**Tarefa proposta 1:** Identifique nos registos abaixo cada linha que contenha a palavra "couch" e copie-a na íntegra. As maiúsculas e minúsculas devem ser respeitadas.

Giresse: «Mesmo que seja rente ao chão, quero um Bordeaux que não morra»

1 mes atrás 41

Bordéus. Região vinícola que preza de forma muito intensa o seu vasto património cultural, repleto de magnânimas obras arquitetónicas contemporâneas. Neste território no sudoeste de França nasceu um dos emblemas mais históricos do país: o mítico Bordeaux.

Desde 1881, ano da fundação do clube, os girondins foram preenchendo o seu palmarés com títulos bastante prestigiantes, que enchiam os bordaleses de um tremendo orgulho. No entanto, os adeptos apaixonados que em outros tempos tinham motivos para sorrir, agora contemplam de perto um enorme pesadelo, difícil de ser apagado. 

87 anos depois, a respetiva turma gaulesa já não integra o amplo núcleo de clubes profissionais, resultante do incumprimento do fair-play financeiro. A Federação Francesa de Futebol já anunciou a despromoção da histórica formação à quarta divisão

De forma a tentar compreender os motivos por detrás desta queda aparatosa, bem como poderão ser os moldes de reconstrução, o zerozero esteve à conversa com Alain Giresse e Bruno Basto, jogadores com um percurso vasto no clube. 

Respirar a essência para absorver títulos

662 jogos repartidos por umas expressivas 16 temporadas. 177 golos apontados na rica trajetória. Para Adrien Mathieu, adepto dos girondins, Giresse é mesmo uma instituição do clube, sendo «a lenda máxima aos olhos de todos em Bordéus». Não é do seu tempo, mas cresceu a ouvir histórias sobre um mago que encantava os relvados da nação, com uma sofisticação muito própria.

Giresse é o jogador com mais jogos na história do Bordeaux @Getty /

O antigo internacional pelos les bleus, questionado sobre os motivos que o levaram a permanecer tanto tempo na mesma paragem, enfatizou a mentalidade da respetiva sociedade desportiva: «Foi o clube onde eu comecei quando era criança. Gradualmente, começou a ter ambições maiores do que simplesmente a permanência. Passou a ter a perspetiva de se tornar um 'Grande' de França. Sempre me senti em casa, com o pensamento de alcançar títulos muito importantes.»

Foi mesmo na década de 1980 que a respetiva massa associativa começou a tirar os pés do chão. Segundo Mathieu, a máquina oleada por Aimé Jacquet, treinador que se consagrou campeão do mundo em 1998, era constituída por atletas que respiravam toda a essência do símbolo que levavam ao peito.

De Marius Trésor a Bernard Lacombe, passando por Patrick Battiston e Jean Tigana, o conjunto passou a acostumar-se ao sabor doce de levantar preciosas Taças. Três dos seis campeonatos afixados no museu remontam a este período nostálgico, bem como as duas Coupe de France e o Trophée des Champions. Contudo, as gerações que se sucederam também trouxeram momentos memoráveis, marcadas por talentos como Bixente Lizarazu, Yoann Gourcuff, Marouane Chamakh ou um tal de Zinédine Zidane.

«Tenho uma grande afeição pelo Fernando Chalana. A sua morte tocou-me muito»

**Registos listados:**
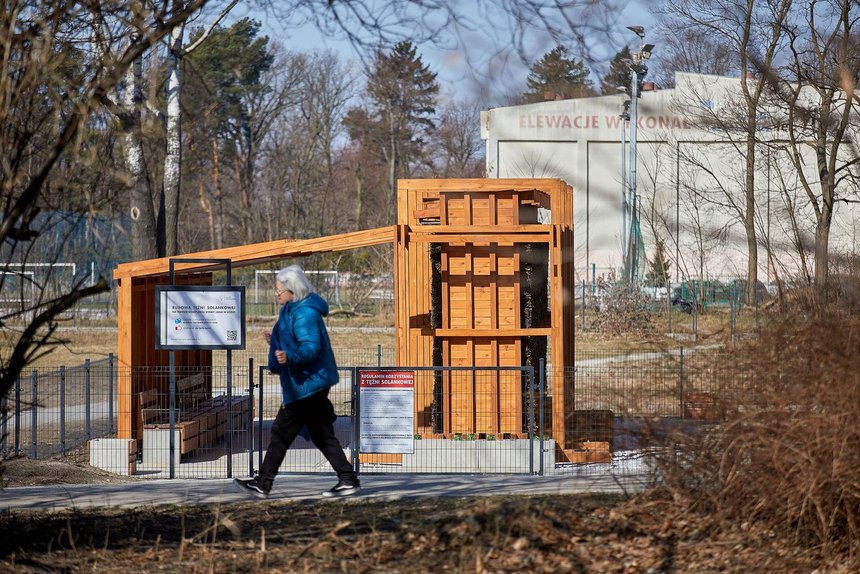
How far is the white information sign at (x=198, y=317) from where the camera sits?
483 inches

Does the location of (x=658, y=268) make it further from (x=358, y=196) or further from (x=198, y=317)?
(x=358, y=196)

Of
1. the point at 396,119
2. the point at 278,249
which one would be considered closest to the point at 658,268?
the point at 396,119

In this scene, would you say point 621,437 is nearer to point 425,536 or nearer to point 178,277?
point 425,536

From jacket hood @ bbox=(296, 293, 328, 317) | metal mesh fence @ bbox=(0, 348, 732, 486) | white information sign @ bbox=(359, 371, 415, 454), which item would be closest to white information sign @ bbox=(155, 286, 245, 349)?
metal mesh fence @ bbox=(0, 348, 732, 486)

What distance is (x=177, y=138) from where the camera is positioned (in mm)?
19484

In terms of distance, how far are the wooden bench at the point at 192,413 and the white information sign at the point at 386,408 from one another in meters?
2.22

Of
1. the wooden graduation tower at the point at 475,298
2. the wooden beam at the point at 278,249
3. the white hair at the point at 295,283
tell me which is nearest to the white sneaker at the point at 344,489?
the white hair at the point at 295,283

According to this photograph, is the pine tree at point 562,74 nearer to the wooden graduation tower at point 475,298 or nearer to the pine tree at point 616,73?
the pine tree at point 616,73

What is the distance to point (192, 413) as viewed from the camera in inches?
584

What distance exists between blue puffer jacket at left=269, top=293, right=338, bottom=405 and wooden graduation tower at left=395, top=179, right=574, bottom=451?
503cm

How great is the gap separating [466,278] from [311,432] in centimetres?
550

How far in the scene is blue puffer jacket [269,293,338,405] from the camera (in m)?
8.16

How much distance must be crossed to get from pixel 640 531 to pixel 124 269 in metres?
8.91

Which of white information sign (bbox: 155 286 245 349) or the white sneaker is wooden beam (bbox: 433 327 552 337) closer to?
white information sign (bbox: 155 286 245 349)
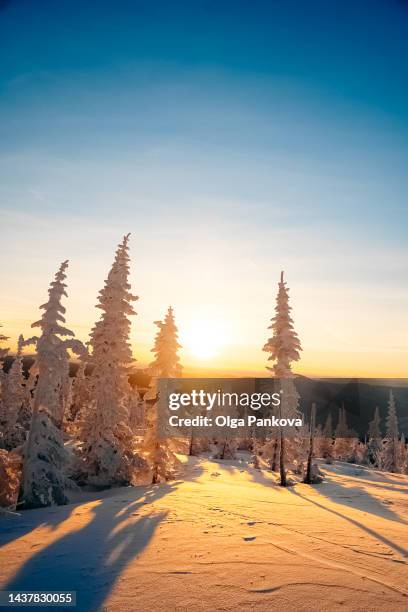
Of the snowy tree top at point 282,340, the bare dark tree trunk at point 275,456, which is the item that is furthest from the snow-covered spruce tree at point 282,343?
the bare dark tree trunk at point 275,456

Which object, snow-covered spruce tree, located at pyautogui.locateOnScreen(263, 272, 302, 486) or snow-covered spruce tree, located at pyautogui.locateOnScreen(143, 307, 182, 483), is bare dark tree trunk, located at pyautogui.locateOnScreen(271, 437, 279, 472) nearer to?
snow-covered spruce tree, located at pyautogui.locateOnScreen(263, 272, 302, 486)

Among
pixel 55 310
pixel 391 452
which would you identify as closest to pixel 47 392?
pixel 55 310

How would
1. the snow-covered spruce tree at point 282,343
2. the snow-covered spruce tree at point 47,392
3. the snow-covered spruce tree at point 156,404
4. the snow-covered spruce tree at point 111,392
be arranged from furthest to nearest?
the snow-covered spruce tree at point 282,343 → the snow-covered spruce tree at point 156,404 → the snow-covered spruce tree at point 111,392 → the snow-covered spruce tree at point 47,392

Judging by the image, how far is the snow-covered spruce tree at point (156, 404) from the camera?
2641cm

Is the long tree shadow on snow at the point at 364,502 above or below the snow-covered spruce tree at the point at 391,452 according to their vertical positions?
above

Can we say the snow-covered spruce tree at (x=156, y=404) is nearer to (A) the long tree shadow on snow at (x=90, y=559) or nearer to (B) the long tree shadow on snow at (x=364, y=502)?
(B) the long tree shadow on snow at (x=364, y=502)

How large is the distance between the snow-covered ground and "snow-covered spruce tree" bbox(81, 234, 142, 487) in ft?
39.2

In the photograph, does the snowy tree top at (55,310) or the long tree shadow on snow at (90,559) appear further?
the snowy tree top at (55,310)

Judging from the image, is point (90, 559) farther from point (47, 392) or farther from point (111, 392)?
point (111, 392)

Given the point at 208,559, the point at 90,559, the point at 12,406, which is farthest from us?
the point at 12,406

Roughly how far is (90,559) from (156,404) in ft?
64.1

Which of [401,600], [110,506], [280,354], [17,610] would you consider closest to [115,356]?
[110,506]

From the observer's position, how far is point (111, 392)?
79.6 feet

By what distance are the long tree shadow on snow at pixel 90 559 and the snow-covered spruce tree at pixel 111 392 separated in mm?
13099
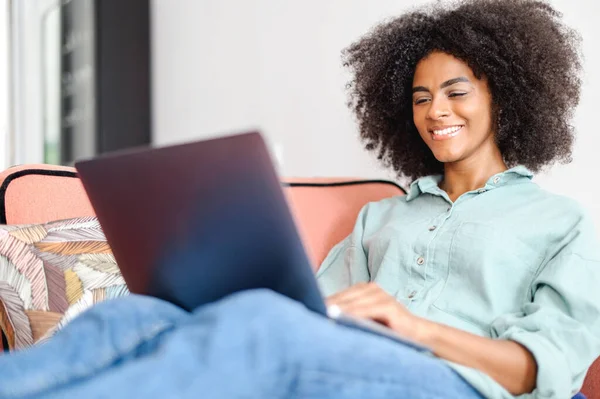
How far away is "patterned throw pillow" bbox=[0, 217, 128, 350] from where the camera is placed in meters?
1.11

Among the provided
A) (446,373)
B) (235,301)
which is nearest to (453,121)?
(446,373)

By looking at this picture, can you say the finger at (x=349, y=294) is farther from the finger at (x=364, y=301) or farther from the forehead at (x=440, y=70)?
Answer: the forehead at (x=440, y=70)

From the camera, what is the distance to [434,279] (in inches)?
47.4

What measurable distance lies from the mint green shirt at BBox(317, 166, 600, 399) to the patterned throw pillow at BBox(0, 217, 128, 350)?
1.41ft

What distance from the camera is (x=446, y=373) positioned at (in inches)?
32.9

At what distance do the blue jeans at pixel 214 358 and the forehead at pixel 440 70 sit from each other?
702 mm

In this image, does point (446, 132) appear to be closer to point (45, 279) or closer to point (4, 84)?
point (45, 279)

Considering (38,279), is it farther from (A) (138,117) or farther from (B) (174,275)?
(A) (138,117)

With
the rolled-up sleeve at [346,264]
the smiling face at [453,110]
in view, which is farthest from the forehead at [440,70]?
the rolled-up sleeve at [346,264]

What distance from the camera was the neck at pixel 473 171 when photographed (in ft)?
4.36

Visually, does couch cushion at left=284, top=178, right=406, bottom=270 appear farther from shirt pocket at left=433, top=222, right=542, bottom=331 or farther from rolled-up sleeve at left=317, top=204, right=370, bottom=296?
shirt pocket at left=433, top=222, right=542, bottom=331

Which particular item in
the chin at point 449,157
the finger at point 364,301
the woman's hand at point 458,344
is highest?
the chin at point 449,157

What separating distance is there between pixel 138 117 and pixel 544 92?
216 centimetres

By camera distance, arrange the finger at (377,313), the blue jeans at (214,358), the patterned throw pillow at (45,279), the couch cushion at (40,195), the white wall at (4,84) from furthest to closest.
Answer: the white wall at (4,84)
the couch cushion at (40,195)
the patterned throw pillow at (45,279)
the finger at (377,313)
the blue jeans at (214,358)
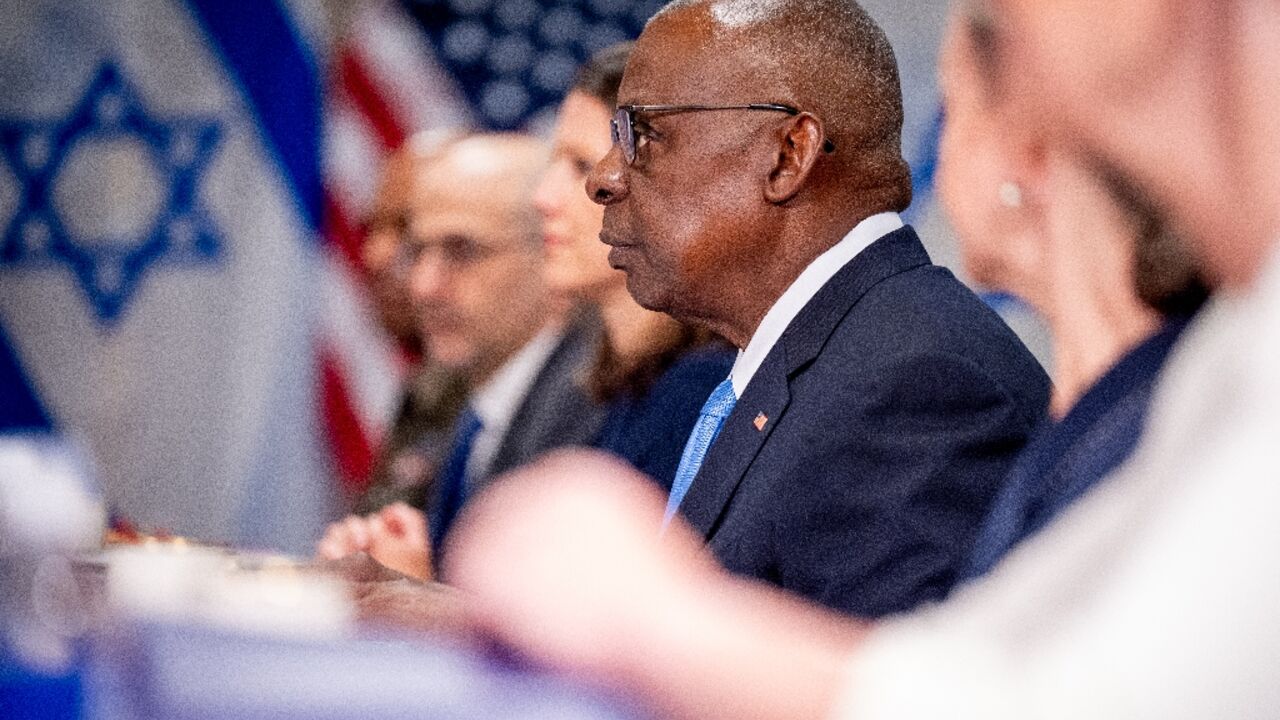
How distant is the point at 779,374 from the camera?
1897 millimetres

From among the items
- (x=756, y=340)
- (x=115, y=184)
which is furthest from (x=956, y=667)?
(x=115, y=184)

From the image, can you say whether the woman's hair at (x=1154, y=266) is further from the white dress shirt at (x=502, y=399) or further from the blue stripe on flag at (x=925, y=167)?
the blue stripe on flag at (x=925, y=167)

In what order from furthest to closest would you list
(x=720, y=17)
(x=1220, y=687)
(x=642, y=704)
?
(x=720, y=17) → (x=642, y=704) → (x=1220, y=687)

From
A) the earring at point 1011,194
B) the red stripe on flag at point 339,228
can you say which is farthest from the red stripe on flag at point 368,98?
the earring at point 1011,194

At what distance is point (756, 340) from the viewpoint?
202 cm

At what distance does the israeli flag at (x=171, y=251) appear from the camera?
203 inches

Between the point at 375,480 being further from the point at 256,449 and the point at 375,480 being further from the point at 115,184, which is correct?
the point at 115,184

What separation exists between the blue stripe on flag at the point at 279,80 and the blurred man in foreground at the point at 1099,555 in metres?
4.58

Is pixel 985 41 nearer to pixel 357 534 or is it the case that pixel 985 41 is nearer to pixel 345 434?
pixel 357 534

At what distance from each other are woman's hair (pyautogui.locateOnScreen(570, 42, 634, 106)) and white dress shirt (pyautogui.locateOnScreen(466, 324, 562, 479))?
1.92 feet

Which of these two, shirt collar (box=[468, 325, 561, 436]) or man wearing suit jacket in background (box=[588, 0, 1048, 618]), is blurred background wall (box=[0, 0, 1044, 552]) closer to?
shirt collar (box=[468, 325, 561, 436])

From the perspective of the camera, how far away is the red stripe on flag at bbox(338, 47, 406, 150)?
5129 millimetres

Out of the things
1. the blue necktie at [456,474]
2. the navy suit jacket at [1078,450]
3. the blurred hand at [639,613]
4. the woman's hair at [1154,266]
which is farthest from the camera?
the blue necktie at [456,474]

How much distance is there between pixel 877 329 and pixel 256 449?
12.2 ft
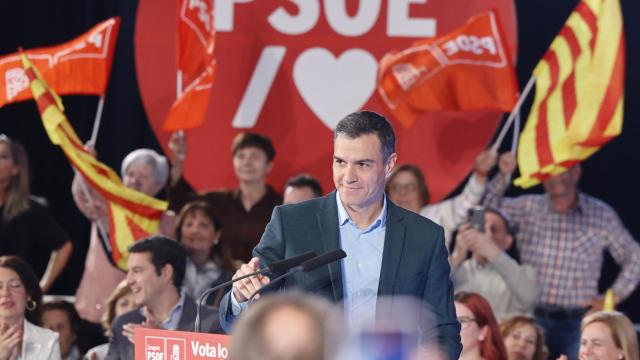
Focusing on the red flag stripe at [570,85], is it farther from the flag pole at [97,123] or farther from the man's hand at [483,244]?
the flag pole at [97,123]

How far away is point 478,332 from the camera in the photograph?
4902mm

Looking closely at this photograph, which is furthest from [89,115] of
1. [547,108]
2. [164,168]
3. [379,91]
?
[547,108]

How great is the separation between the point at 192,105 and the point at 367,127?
145 inches

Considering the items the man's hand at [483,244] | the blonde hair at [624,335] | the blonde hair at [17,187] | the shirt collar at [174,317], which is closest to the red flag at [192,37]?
the blonde hair at [17,187]

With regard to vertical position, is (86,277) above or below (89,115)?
below

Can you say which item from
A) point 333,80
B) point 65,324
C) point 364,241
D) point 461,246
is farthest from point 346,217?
point 333,80

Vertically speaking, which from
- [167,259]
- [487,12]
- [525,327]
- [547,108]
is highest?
[487,12]

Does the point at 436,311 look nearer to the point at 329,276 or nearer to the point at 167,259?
the point at 329,276

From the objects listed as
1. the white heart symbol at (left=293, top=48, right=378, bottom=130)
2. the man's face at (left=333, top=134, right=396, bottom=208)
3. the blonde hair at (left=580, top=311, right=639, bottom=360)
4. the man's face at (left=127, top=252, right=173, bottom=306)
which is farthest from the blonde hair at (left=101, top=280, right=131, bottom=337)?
the man's face at (left=333, top=134, right=396, bottom=208)

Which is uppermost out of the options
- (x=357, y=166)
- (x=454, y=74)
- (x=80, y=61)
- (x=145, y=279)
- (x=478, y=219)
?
(x=80, y=61)

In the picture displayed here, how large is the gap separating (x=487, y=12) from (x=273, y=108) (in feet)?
4.36

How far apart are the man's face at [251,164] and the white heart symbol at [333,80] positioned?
904mm

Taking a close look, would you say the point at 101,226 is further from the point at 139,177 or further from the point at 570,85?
the point at 570,85

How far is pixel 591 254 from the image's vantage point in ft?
21.3
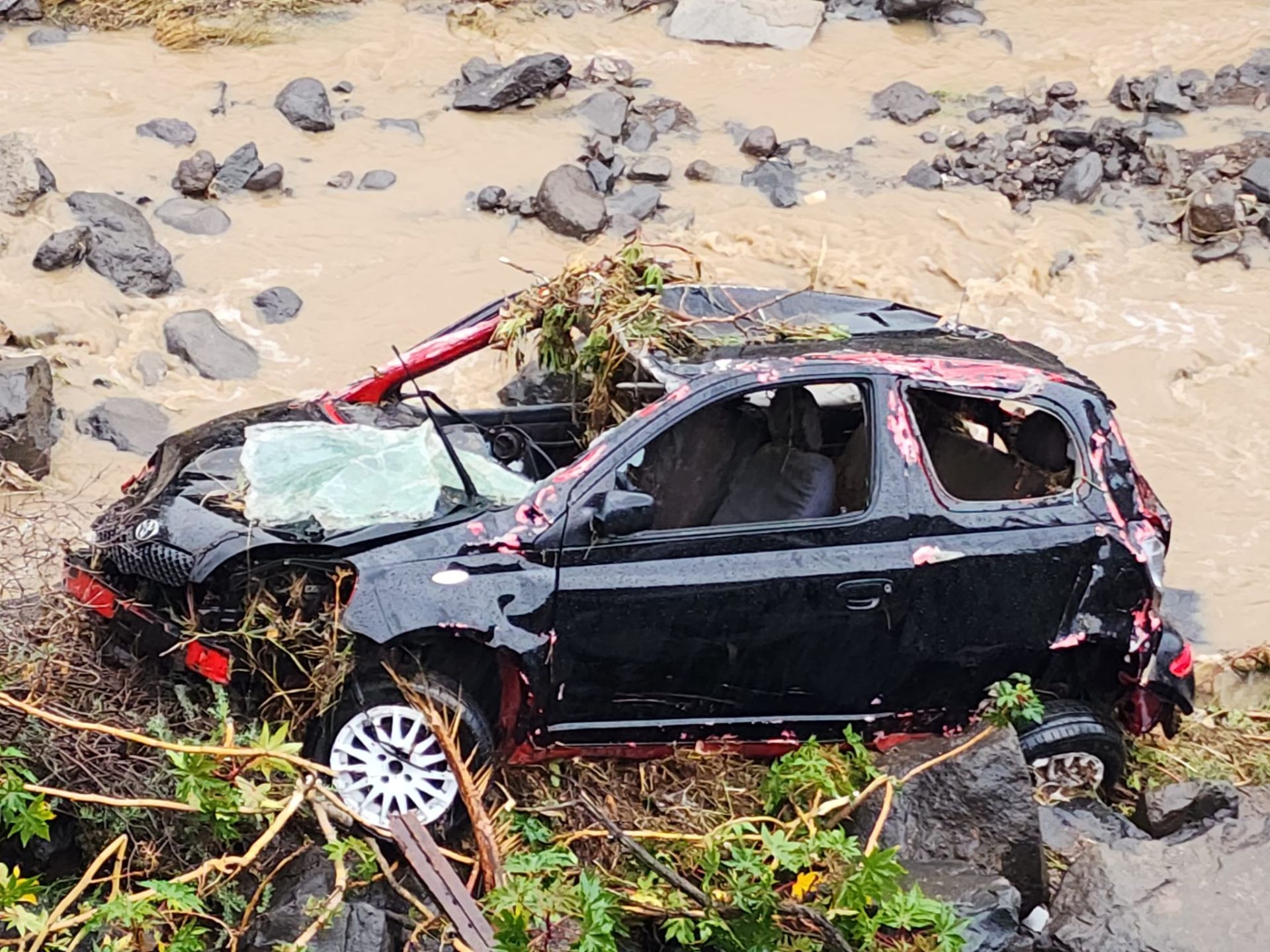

**Tarefa proposta 2:** Transcreva fielmente o trecho do texto sobre o Bordeaux desde "87 anos depois, a" até "sofisticação muito própria.", inclusive.

**Resposta redigida 1:**
Visually, does couch cushion at left=284, top=178, right=406, bottom=270 appear farther from shirt pocket at left=433, top=222, right=542, bottom=331 or farther from rolled-up sleeve at left=317, top=204, right=370, bottom=296?
By camera distance, arrange the finger at (377,313), the blue jeans at (214,358), the patterned throw pillow at (45,279), the couch cushion at (40,195), the white wall at (4,84) from furthest to closest.
the couch cushion at (40,195)

**Resposta redigida 2:**
87 anos depois, a respetiva turma gaulesa já não integra o amplo núcleo de clubes profissionais, resultante do incumprimento do fair-play financeiro. A Federação Francesa de Futebol já anunciou a despromoção da histórica formação à quarta divisão

De forma a tentar compreender os motivos por detrás desta queda aparatosa, bem como poderão ser os moldes de reconstrução, o zerozero esteve à conversa com Alain Giresse e Bruno Basto, jogadores com um percurso vasto no clube. 

Respirar a essência para absorver títulos

662 jogos repartidos por umas expressivas 16 temporadas. 177 golos apontados na rica trajetória. Para Adrien Mathieu, adepto dos girondins, Giresse é mesmo uma instituição do clube, sendo «a lenda máxima aos olhos de todos em Bordéus». Não é do seu tempo, mas cresceu a ouvir histórias sobre um mago que encantava os relvados da nação, com uma sofisticação muito própria.